# SELECTED EXCERPT
• • • • • • •

This is one of the very first things that students should learn in a sociology class (and the first paragraph of the first part of The Craft of Sociology):
“The sociologist’s struggle with spontaneous sociology is never finally won, and he must conduct unending polemics against the blinding self-evidences which all too easily provide the illusion of immediate knowledge and its insuperable wealth.” (13)
Case in point, this column by sociologist Fabien Truong in Libération, arguing that there is no such thing as a “jeune de banlieue”, which, in the French context, refers to adolescents from the suburban housing projects, low-class, often of North African background although most of them are French. This category has been a catch-all for all sorts of social deviances, from petty delinquency to quasi-organized criminal networks, to easy recruits for Muslim fundamentalist preachers. That category was especially solidified in the collective mind with the 2005 riots.
Truong strikes back:
“Ainsi, parler du «jeune de banlieue» revient à enfermer une jeunesse plurielle sous un stigmate unique – et donc bien pratique, la réduisant à l’image de la racaille incivile ou à celle de la victime sociale. Condamnable ou excusable. La réalité, c’est que ces images mentales font pschitt lorsque l’on observe les statistiques et que l’on travaille au quotidien avec cette jeunesse stigmatisée. Le jeune de banlieue n’existe pas. Il y a des jeunes en banlieues. Avec leurs trajectoires, leurs aspirations, leurs échecs et leurs succès individuels. En 2005, après la 21e nuit d’émeute, il y a eu 2 921 interpellations sur tout le territoire. A titre de comparaison, il y a, dans la seule Seine-Saint-Denis, 65 919 collégiens et 46 062 lycéens, soit plus de 110 000 jeunes… Tous les jeunes ne brûlent donc pas des voitures en banlieues.

• • • • • • •

# DATA RECORDS
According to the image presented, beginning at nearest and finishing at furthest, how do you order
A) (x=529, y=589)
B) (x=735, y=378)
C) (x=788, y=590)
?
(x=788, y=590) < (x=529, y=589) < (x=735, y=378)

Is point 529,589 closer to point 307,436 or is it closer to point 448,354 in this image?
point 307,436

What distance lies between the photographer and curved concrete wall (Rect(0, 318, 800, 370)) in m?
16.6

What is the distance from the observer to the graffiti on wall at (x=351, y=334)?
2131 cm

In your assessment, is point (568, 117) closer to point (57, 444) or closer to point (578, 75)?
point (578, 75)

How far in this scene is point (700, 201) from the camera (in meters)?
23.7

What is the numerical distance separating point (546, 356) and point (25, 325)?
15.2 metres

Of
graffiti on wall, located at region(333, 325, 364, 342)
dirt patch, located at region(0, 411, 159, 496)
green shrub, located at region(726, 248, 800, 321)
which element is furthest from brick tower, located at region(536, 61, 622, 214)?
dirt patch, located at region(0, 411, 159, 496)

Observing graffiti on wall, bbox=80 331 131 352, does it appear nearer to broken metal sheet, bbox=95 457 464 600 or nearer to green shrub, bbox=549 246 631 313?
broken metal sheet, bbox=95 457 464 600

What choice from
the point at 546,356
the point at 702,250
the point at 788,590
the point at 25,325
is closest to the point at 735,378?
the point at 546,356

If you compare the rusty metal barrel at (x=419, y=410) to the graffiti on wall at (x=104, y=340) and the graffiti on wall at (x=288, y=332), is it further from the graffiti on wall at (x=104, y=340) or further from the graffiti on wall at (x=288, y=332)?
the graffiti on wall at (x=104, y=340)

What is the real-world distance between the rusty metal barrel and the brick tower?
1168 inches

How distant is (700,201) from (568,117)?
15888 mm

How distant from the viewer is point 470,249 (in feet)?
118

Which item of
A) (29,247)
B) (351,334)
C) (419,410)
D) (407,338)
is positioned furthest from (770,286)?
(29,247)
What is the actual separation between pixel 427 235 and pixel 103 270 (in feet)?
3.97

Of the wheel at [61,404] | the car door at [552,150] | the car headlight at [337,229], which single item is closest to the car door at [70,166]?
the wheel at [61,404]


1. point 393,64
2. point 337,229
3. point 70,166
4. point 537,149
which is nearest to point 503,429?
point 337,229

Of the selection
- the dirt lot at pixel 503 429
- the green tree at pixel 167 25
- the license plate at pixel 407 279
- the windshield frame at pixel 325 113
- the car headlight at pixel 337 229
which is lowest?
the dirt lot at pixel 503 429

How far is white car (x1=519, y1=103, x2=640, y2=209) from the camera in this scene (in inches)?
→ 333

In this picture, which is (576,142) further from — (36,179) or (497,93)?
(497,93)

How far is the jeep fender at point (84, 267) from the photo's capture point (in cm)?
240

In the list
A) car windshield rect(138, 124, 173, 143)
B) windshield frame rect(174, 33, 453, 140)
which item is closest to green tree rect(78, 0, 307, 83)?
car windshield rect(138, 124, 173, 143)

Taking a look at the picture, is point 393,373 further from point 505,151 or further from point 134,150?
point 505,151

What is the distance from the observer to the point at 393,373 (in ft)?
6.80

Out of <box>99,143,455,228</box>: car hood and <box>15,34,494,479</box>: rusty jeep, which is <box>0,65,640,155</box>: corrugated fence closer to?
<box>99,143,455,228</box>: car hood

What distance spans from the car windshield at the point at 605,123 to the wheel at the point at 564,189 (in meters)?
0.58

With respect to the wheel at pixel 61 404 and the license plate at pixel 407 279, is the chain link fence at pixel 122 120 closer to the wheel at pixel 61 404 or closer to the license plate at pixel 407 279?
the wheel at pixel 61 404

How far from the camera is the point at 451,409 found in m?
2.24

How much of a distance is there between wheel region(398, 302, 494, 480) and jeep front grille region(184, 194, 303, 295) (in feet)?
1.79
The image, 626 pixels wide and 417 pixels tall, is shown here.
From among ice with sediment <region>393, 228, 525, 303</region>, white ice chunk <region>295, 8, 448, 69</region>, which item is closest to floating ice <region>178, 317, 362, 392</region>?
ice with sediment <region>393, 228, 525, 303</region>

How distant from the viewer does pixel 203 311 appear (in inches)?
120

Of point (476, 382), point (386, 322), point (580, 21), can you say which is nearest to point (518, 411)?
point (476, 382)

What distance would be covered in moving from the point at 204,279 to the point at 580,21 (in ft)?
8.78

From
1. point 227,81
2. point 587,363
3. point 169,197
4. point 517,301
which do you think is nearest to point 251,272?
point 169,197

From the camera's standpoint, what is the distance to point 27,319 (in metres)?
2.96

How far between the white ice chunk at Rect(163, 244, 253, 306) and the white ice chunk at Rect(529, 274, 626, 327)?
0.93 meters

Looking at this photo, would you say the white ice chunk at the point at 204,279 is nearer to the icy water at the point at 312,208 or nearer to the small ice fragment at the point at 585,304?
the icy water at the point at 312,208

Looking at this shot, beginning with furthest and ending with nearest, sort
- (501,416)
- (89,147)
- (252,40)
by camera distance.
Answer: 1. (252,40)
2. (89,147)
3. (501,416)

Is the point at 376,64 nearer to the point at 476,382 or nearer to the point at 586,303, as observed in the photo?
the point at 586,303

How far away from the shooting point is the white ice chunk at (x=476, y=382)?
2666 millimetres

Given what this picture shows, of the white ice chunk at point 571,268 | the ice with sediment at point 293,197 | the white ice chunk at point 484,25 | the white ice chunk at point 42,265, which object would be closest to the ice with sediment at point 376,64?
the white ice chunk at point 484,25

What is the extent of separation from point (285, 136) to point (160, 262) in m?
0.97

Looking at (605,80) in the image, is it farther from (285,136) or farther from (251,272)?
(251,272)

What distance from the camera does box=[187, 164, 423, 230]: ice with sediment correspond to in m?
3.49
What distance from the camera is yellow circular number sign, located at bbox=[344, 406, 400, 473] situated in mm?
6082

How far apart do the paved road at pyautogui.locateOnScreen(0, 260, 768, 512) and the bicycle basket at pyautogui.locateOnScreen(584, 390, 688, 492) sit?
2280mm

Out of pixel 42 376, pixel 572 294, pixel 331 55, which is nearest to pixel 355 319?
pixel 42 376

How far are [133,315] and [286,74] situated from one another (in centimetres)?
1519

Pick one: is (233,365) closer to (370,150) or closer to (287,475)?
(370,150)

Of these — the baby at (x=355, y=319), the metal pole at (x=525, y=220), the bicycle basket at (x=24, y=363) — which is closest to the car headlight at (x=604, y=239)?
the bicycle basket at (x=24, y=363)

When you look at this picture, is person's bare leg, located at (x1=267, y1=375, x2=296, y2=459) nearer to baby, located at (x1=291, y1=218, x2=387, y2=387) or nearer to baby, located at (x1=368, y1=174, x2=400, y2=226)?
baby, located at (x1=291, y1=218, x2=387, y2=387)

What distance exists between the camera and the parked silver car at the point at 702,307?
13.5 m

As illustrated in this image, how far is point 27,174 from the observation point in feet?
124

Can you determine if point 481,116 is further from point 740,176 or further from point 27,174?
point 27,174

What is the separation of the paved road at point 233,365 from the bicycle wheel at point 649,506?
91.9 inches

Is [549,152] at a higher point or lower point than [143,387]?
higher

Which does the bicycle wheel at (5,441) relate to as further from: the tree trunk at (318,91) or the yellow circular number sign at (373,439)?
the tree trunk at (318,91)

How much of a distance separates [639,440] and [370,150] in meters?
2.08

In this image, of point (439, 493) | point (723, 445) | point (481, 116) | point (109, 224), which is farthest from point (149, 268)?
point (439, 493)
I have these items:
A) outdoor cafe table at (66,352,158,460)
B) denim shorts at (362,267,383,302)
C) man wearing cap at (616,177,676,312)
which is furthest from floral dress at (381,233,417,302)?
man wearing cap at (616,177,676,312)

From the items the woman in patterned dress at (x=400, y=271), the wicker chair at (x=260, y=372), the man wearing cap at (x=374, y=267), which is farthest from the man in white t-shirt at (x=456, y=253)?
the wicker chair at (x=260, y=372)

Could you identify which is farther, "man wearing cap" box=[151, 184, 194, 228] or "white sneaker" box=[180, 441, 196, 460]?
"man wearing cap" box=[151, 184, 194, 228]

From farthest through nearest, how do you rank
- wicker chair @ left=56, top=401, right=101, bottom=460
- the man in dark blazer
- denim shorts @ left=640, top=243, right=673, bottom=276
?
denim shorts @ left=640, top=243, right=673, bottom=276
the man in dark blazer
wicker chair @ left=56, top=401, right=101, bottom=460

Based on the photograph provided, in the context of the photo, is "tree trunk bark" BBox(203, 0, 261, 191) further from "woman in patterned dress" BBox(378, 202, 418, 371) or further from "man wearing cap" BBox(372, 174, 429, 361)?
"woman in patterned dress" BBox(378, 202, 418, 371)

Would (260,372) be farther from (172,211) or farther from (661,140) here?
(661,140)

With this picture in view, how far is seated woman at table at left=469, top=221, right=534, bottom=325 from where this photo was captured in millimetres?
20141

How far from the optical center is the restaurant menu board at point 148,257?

• • • • • • •

# TO BE DONE
Reproduce the sociology post word for word from "Case in point, this" to "the 2005 riots.". The records have no connection to the sociology post.

# EXERCISE ANSWER
Case in point, this column by sociologist Fabien Truong in Libération, arguing that there is no such thing as a “jeune de banlieue”, which, in the French context, refers to adolescents from the suburban housing projects, low-class, often of North African background although most of them are French. This category has been a catch-all for all sorts of social deviances, from petty delinquency to quasi-organized criminal networks, to easy recruits for Muslim fundamentalist preachers. That category was especially solidified in the collective mind with the 2005 riots.